__Passage shown__.

8. Benefits. You shall be entitled to the Company’s basic employment benefits available to all Company employees, as may exist in the future. You acknowledge that participation in Company benefit programs may require payroll deductions and/or direct contributions by you.

 

9. Standard Employee Agreements. You will be required to sign and comply with the Company’s standard form of Employee Proprietary Information and Invention Assignment Agreement (the “Employee NDA”) which shall require, among other provisions, the assignment of patent and other intellectual property rights to any invention or other trade secrets created during your employment at the Company and non-disclosure of proprietary information. Your employment will be contingent upon and not be deemed effective until you have executed and returned the Employee NDA to the Company, hi addition, you will not use or bring from any previous employer any confidential information, trade secrets, or proprietary materials or processes of such former employer. You also agree that, during the term of your employment with the Company, you will not actively engage in any other employment, occupation, consulting or other business directly or indirectly related to the business in which the Company is now involved or becomes involved during the term of your employment, nor will you engage in any other activities that conflict with your obligations to the Company. You will also be required to sign the Company Equity agreements in order to receive the Company Equity contemplated in this letter.

__Study material__.
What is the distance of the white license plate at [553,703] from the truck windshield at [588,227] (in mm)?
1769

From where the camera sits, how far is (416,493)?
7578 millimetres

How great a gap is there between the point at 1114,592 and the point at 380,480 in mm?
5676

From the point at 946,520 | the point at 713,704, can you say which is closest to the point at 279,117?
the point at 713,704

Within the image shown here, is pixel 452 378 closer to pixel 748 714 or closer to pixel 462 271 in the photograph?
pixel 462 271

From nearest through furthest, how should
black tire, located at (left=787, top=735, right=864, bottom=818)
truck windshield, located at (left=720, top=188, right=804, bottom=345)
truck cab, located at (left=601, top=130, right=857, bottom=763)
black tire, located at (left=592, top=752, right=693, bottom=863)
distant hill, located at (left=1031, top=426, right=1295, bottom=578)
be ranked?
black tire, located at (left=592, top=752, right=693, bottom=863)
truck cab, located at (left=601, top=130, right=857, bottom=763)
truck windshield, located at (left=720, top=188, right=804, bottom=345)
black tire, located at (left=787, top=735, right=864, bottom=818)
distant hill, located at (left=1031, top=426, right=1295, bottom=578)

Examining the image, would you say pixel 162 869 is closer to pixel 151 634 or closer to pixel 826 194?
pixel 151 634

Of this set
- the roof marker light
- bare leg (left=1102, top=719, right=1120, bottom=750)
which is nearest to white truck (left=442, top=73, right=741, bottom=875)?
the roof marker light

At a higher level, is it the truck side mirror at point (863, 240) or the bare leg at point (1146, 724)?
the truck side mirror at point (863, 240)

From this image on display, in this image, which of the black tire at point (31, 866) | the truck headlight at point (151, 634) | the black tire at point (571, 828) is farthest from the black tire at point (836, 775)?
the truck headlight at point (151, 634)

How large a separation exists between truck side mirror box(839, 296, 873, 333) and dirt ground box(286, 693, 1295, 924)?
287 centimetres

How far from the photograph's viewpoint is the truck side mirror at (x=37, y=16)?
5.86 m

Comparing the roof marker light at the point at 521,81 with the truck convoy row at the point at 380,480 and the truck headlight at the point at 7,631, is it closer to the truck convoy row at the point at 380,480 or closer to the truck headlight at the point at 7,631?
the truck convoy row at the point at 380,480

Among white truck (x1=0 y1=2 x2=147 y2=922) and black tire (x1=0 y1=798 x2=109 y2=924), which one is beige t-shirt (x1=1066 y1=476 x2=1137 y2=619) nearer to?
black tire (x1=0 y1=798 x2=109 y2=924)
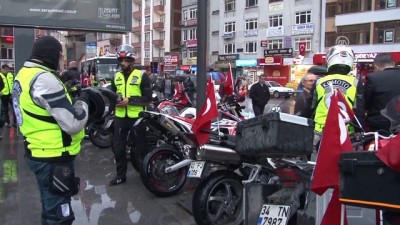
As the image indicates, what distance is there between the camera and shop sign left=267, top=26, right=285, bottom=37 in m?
50.2

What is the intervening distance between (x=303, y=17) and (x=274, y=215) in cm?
4718

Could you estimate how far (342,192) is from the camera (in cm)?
246

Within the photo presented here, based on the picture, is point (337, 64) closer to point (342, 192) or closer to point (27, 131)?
point (342, 192)

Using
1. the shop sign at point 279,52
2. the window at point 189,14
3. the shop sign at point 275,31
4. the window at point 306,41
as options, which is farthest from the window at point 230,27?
the window at point 306,41

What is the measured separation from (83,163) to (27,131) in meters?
5.02

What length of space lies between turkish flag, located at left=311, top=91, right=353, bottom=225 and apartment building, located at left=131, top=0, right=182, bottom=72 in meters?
61.6

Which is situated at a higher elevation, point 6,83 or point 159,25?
point 159,25

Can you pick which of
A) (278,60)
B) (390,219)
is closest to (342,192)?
(390,219)

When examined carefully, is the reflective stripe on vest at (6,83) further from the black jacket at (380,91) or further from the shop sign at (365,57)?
the shop sign at (365,57)

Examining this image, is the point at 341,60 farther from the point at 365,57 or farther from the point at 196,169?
the point at 365,57

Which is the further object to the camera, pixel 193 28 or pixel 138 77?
pixel 193 28

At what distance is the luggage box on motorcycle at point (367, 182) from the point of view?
2.34 metres

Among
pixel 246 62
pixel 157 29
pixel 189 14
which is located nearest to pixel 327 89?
pixel 246 62

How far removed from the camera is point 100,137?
10047 millimetres
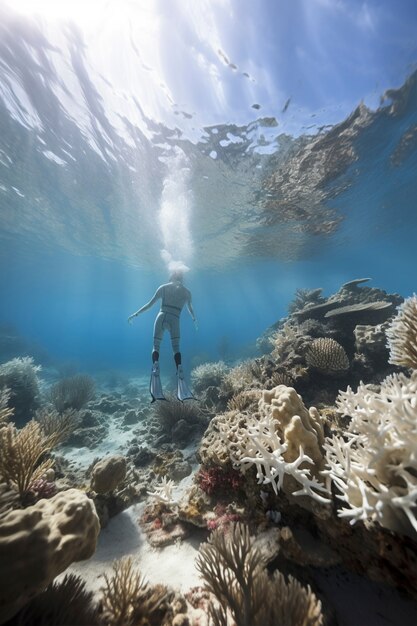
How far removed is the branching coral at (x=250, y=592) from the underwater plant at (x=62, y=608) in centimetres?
130

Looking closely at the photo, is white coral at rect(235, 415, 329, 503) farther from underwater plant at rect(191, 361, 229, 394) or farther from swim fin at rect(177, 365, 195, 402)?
underwater plant at rect(191, 361, 229, 394)

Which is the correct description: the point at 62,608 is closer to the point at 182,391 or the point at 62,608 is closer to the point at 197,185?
the point at 182,391

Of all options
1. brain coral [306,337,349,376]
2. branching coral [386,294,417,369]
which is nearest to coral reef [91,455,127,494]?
brain coral [306,337,349,376]

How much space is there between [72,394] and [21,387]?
6.72 ft

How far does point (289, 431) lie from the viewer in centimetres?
290

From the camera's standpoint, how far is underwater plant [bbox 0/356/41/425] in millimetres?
10453

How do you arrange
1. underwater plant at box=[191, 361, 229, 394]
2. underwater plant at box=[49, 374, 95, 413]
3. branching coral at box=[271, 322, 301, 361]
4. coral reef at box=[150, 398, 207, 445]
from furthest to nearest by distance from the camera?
1. underwater plant at box=[191, 361, 229, 394]
2. underwater plant at box=[49, 374, 95, 413]
3. branching coral at box=[271, 322, 301, 361]
4. coral reef at box=[150, 398, 207, 445]

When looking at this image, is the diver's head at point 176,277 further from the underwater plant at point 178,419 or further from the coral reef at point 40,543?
the coral reef at point 40,543

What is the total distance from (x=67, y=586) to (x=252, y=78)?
12.6 metres

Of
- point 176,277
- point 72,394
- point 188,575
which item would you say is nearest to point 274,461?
point 188,575

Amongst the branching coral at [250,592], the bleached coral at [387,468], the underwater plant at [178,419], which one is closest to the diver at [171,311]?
the underwater plant at [178,419]

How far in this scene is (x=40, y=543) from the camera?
2.37 m

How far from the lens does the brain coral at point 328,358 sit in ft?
21.0

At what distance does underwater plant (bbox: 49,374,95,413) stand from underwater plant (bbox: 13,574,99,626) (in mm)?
9620
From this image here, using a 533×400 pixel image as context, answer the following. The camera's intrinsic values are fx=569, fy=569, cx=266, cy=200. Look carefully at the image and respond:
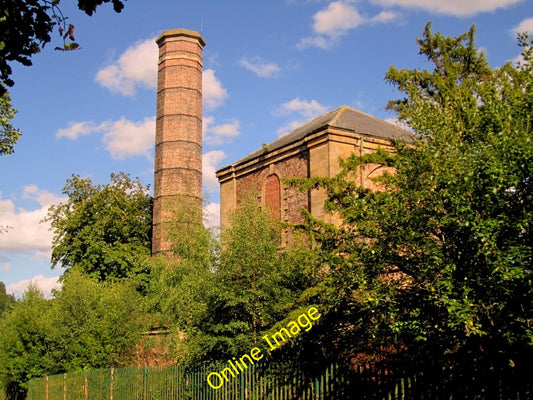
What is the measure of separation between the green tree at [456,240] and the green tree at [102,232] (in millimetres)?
30610

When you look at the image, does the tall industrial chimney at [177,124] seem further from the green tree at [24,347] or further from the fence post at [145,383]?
the fence post at [145,383]

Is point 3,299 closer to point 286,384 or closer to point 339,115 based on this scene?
point 339,115

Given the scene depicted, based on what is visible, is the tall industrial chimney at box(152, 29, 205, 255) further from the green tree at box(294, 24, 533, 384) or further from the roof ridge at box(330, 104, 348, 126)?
the green tree at box(294, 24, 533, 384)

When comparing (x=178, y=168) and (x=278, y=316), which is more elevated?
(x=178, y=168)

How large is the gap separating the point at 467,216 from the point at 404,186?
5.17 ft

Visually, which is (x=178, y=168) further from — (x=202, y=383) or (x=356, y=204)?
(x=356, y=204)

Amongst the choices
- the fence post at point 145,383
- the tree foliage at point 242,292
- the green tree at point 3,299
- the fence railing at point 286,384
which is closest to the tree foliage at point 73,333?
the fence railing at point 286,384

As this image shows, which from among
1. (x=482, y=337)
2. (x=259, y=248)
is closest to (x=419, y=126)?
(x=482, y=337)

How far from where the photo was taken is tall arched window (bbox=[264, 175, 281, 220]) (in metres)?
25.3

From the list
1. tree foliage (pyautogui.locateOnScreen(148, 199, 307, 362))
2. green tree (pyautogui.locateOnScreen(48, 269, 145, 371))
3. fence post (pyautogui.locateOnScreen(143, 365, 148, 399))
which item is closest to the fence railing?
fence post (pyautogui.locateOnScreen(143, 365, 148, 399))

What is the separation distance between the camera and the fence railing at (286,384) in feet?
27.2

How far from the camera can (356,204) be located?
1018 centimetres

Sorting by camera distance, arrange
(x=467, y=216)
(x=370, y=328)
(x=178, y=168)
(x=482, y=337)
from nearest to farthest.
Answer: (x=467, y=216)
(x=482, y=337)
(x=370, y=328)
(x=178, y=168)

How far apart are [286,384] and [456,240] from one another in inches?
207
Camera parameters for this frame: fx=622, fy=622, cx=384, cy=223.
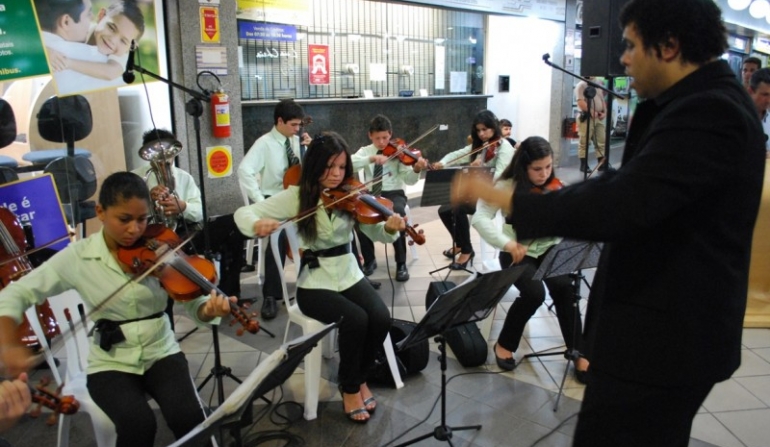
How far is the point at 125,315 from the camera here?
2121 millimetres

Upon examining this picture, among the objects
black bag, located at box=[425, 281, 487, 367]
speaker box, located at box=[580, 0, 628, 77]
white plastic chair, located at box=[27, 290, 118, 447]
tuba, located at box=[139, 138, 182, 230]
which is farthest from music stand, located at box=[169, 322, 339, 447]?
speaker box, located at box=[580, 0, 628, 77]

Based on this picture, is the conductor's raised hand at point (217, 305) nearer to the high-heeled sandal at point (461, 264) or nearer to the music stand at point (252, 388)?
the music stand at point (252, 388)

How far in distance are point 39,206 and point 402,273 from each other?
7.83 ft

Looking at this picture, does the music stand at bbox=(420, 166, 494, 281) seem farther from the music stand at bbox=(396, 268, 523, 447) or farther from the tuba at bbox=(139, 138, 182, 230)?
the tuba at bbox=(139, 138, 182, 230)

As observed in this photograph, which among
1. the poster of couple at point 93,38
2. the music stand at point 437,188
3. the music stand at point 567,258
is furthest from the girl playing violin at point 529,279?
the poster of couple at point 93,38

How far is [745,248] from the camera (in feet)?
4.15

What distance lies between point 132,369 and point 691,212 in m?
1.78

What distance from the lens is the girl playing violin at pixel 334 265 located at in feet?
8.81

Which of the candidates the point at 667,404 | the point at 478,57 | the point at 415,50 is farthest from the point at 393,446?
the point at 478,57

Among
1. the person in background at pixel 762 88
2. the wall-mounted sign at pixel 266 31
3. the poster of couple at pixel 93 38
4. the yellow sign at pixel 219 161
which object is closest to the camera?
the poster of couple at pixel 93 38

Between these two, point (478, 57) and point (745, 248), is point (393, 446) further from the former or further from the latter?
point (478, 57)

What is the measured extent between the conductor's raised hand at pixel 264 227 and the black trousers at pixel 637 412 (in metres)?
1.58

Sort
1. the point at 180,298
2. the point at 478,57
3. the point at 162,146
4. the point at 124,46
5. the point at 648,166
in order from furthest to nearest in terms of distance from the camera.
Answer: the point at 478,57 < the point at 124,46 < the point at 162,146 < the point at 180,298 < the point at 648,166

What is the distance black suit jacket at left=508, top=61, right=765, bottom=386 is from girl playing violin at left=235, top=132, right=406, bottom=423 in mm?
1468
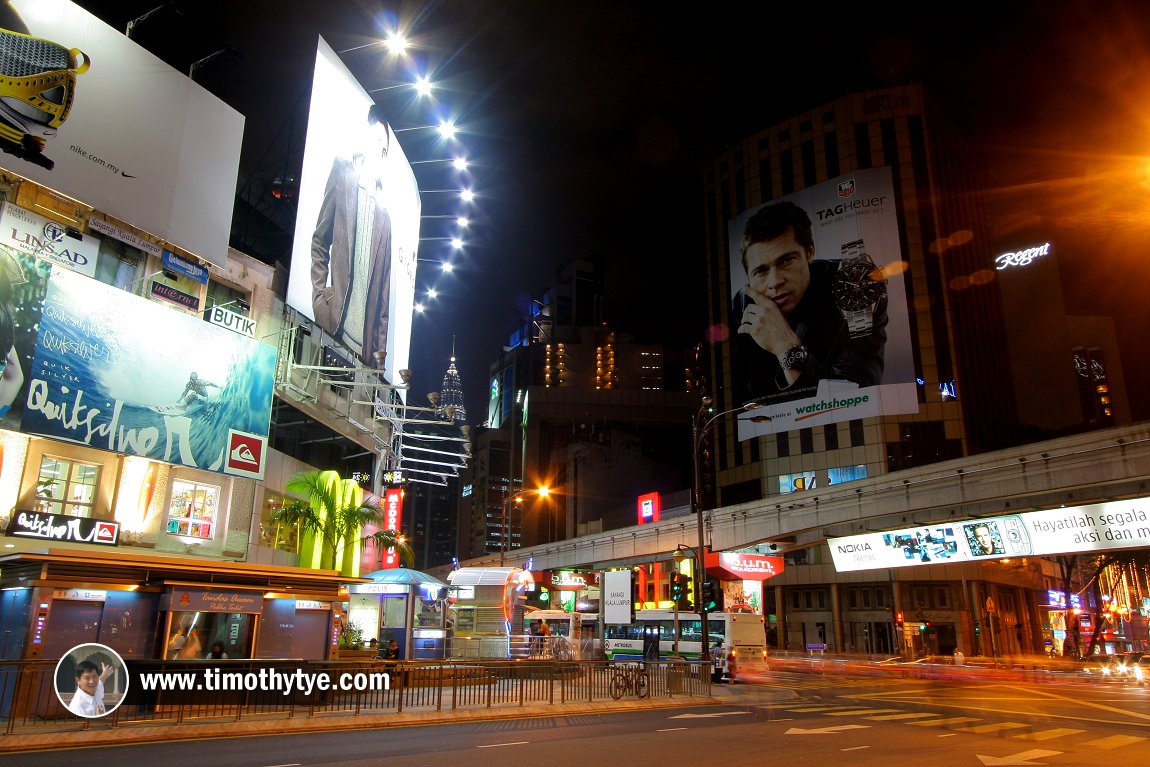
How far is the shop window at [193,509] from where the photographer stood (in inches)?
1022

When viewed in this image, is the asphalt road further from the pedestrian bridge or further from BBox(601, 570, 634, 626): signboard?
BBox(601, 570, 634, 626): signboard

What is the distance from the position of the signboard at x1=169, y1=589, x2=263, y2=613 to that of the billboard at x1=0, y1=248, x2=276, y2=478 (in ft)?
20.1

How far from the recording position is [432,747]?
13.2 m

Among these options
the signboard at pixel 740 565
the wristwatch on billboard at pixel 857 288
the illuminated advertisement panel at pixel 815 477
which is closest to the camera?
the signboard at pixel 740 565

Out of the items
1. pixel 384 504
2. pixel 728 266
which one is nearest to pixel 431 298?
pixel 384 504

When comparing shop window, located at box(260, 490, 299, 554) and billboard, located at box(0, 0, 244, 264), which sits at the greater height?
billboard, located at box(0, 0, 244, 264)

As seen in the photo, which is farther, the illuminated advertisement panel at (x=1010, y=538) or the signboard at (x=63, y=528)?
the illuminated advertisement panel at (x=1010, y=538)

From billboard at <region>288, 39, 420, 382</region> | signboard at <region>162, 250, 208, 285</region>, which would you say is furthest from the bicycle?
signboard at <region>162, 250, 208, 285</region>

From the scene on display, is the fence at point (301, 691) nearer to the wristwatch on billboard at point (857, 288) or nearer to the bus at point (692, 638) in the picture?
the bus at point (692, 638)

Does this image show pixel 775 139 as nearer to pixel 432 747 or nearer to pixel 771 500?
pixel 771 500

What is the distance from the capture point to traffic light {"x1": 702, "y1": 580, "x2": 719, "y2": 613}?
2544cm

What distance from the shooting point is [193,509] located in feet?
87.5

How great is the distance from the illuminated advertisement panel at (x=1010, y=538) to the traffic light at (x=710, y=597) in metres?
10.7

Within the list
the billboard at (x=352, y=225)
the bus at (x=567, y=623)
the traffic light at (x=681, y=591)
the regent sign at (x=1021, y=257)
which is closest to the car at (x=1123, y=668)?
the traffic light at (x=681, y=591)
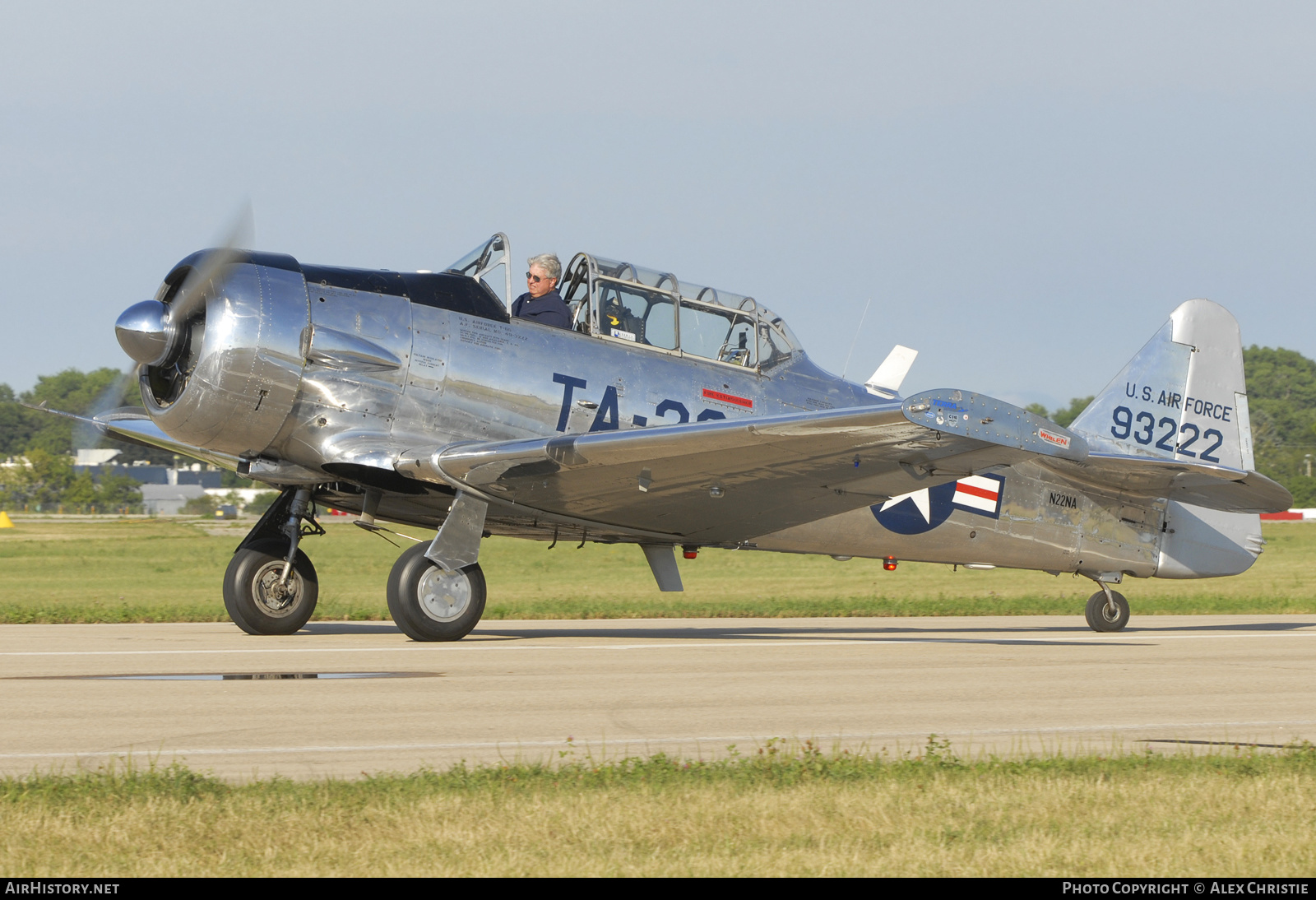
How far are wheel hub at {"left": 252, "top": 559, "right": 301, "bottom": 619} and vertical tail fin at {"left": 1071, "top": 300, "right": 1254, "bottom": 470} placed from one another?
845cm

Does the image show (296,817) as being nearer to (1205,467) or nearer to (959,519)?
(1205,467)

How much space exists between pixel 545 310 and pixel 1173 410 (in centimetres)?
737

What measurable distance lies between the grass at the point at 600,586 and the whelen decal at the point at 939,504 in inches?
170

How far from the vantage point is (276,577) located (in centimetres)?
1200

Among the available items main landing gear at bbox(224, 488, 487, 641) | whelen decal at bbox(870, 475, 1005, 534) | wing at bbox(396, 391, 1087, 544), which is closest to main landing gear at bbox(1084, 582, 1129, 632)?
whelen decal at bbox(870, 475, 1005, 534)

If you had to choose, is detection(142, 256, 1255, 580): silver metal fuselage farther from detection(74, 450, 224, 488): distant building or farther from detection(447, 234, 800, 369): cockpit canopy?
detection(74, 450, 224, 488): distant building

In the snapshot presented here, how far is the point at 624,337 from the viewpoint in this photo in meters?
11.9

__What you need to do__.
A. According to the employment terms, what four kinds of activity will you not actively engage in during your employment, if directly or indirectly related to the Company's business? List them.
B. Write the next section of the employment terms, picking up after the sentence about signing the Company Equity agreements.
The material is unrelated to this work.

__Answers given__.
A.
- Any other employment
- Occupation
- Consulting
- Other business

B.
 

10. At-Will Employment. As is true for all employees, you will be an employee-at-will, meaning that either you or the Company may terminate your employment relationship at any time, without notice, for any reason or no reason. Your participation in any stock purchase or benefit program is not to be regarded as assuring you continuing employment for any particular period of time.

 

11. Commencement Date. Your employment with the Company will commence September 17, 2007.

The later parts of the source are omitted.